Some also propose that the medical approach to mental illness often focuses only on biological and genetic determinants of distress rather than taking a more holistic view.5 It also does not account for the fact that there are major cultural differences in what is deemed normal and abnormal.

Research has also found that learning more about abnormal psychology appears to do little to combat stigma regarding mental illness. One study found that teaching students about abnormal psychology did not reduce mental health stigma, improve attitudes toward mental illness, or increase help-seeking behaviors among students.6


Abnormal psychology may focus on atypical behavior, but its focus is not to ensure that all people fit into a narrow definition of "normal." In most cases, it is centered on identifying and treating problems that may be causing distress or impairment in some aspect of an individual's life. By better understanding what is "abnormal," researchers and therapists can come up with new ways to help people live healthier and more fulfilling lives.

How Psychological Disorders Are Diagnosed


  • Why are correlational research designs often used in abnormal psychology? Correlational research is often used to study abnormal psychology because experimental research would be unethical or impossible. Researchers cannot intentionally manipulate variables to see if doing so causes mental illness. While correlational research does not allow researchers to determine cause and effect, it does provide valuable information on relationships between variables. Learn More: What Is Correlational Research?

  • What are the core concepts of abnormal psychology? Key concepts include that abnormality can be viewed through many different lenses and that mental disorders often have multiple causes, including genetics and experiences. Another is that culture has an influence on how we define abnormality, so what is considered abnormal in one culture is perfectly normal in another.

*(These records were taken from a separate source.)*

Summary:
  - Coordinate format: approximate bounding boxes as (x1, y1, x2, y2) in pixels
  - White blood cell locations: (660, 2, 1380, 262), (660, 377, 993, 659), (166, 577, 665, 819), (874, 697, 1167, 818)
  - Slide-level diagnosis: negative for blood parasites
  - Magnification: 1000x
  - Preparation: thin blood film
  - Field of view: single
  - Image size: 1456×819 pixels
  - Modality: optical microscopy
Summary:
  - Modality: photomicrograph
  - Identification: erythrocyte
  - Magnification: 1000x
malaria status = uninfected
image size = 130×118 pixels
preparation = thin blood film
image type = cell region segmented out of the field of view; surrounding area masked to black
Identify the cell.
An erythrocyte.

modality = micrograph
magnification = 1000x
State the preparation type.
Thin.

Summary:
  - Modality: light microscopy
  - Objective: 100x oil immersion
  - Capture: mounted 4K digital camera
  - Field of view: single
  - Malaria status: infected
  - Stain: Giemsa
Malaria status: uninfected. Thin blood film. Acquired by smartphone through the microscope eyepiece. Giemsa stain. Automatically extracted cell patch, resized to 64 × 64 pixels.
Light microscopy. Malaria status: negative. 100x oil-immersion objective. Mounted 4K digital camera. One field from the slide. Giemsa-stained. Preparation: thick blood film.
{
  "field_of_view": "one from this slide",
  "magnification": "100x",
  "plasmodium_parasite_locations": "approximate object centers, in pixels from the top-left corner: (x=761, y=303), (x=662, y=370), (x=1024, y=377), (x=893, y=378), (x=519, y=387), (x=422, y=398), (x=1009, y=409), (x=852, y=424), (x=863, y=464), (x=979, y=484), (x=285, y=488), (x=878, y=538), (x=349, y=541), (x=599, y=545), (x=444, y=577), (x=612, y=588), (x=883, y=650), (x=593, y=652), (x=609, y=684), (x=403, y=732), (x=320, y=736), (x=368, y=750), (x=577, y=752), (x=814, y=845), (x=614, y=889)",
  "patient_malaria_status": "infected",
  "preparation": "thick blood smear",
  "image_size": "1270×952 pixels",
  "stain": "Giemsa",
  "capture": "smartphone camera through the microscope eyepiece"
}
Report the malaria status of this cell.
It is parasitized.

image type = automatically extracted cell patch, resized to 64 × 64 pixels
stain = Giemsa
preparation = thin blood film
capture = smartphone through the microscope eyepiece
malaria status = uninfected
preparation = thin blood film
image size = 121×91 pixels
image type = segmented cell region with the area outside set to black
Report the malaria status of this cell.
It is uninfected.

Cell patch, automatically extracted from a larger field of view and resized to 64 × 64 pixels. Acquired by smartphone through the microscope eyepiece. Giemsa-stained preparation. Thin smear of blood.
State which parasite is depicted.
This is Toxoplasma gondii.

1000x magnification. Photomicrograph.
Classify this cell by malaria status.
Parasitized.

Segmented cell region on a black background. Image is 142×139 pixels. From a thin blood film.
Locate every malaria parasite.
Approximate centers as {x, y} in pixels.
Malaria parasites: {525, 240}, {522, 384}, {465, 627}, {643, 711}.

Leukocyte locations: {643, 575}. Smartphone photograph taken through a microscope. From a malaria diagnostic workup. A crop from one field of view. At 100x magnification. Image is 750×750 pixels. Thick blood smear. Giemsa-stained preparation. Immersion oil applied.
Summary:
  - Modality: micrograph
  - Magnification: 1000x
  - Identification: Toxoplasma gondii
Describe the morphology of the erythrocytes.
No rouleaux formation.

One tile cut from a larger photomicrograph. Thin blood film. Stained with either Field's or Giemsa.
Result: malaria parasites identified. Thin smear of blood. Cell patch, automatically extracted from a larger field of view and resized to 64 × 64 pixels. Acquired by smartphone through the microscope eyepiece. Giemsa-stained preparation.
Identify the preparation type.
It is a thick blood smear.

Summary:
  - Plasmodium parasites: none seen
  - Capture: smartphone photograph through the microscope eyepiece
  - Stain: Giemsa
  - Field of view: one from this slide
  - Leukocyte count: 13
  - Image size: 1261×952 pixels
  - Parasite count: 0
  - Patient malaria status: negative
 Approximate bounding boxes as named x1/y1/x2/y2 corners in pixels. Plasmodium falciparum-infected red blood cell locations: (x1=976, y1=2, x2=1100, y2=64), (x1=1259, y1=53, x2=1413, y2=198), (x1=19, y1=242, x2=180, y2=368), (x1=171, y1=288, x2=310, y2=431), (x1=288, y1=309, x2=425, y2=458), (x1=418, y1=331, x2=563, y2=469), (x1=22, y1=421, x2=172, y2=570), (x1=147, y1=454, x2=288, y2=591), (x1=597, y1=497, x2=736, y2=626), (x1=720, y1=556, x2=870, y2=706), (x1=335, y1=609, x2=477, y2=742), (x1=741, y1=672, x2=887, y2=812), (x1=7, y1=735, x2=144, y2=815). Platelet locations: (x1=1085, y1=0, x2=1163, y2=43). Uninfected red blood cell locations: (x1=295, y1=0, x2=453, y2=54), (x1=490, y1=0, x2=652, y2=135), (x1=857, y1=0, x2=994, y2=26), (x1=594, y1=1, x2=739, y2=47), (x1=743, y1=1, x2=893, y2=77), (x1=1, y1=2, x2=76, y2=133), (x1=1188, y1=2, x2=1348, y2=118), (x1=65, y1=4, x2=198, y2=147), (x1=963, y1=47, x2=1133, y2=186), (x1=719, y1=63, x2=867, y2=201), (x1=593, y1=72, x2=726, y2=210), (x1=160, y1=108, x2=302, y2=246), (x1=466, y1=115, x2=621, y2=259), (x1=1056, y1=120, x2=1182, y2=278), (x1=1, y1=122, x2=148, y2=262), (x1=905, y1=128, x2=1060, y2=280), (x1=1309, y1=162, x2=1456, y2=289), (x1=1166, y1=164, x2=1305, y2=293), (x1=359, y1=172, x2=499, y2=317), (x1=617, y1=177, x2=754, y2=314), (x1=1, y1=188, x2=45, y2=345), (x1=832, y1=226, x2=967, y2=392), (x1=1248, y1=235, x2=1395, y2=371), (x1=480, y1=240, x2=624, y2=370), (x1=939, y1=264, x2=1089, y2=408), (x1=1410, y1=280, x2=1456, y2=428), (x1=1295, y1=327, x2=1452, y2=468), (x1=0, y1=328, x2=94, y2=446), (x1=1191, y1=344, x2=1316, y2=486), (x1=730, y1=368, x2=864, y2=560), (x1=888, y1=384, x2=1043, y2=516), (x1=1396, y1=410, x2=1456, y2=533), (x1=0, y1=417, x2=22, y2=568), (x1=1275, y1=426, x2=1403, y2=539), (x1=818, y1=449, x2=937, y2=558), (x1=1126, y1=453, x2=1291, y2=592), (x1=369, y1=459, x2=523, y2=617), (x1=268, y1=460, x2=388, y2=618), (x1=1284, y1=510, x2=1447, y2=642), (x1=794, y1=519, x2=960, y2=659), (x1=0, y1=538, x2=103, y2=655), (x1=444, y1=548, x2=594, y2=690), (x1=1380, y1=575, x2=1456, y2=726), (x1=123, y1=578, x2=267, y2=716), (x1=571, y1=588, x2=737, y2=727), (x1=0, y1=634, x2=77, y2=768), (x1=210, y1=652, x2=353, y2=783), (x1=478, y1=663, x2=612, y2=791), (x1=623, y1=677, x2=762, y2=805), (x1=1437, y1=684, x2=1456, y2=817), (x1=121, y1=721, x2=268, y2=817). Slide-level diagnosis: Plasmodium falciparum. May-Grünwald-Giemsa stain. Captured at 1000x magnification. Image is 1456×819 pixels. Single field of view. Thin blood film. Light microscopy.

  • How did the study of abnormal psychology originate? The study of abnormal behavior dates back to the time of the ancient Greeks. During the late 1800s and early 1900s, thinkers such as Sigmund Freud suggested that mental health conditions could be treated with methods including talk therapy.  

  • Why is abnormal psychology important? The study of abnormal psychology has helped researchers and therapists better understand the causes of mental disorders and develop methods to effectively treat these conditions. By understanding the factors that affect mental health, psychologists can help people overcome impairment, relieve distress, and restore functioning.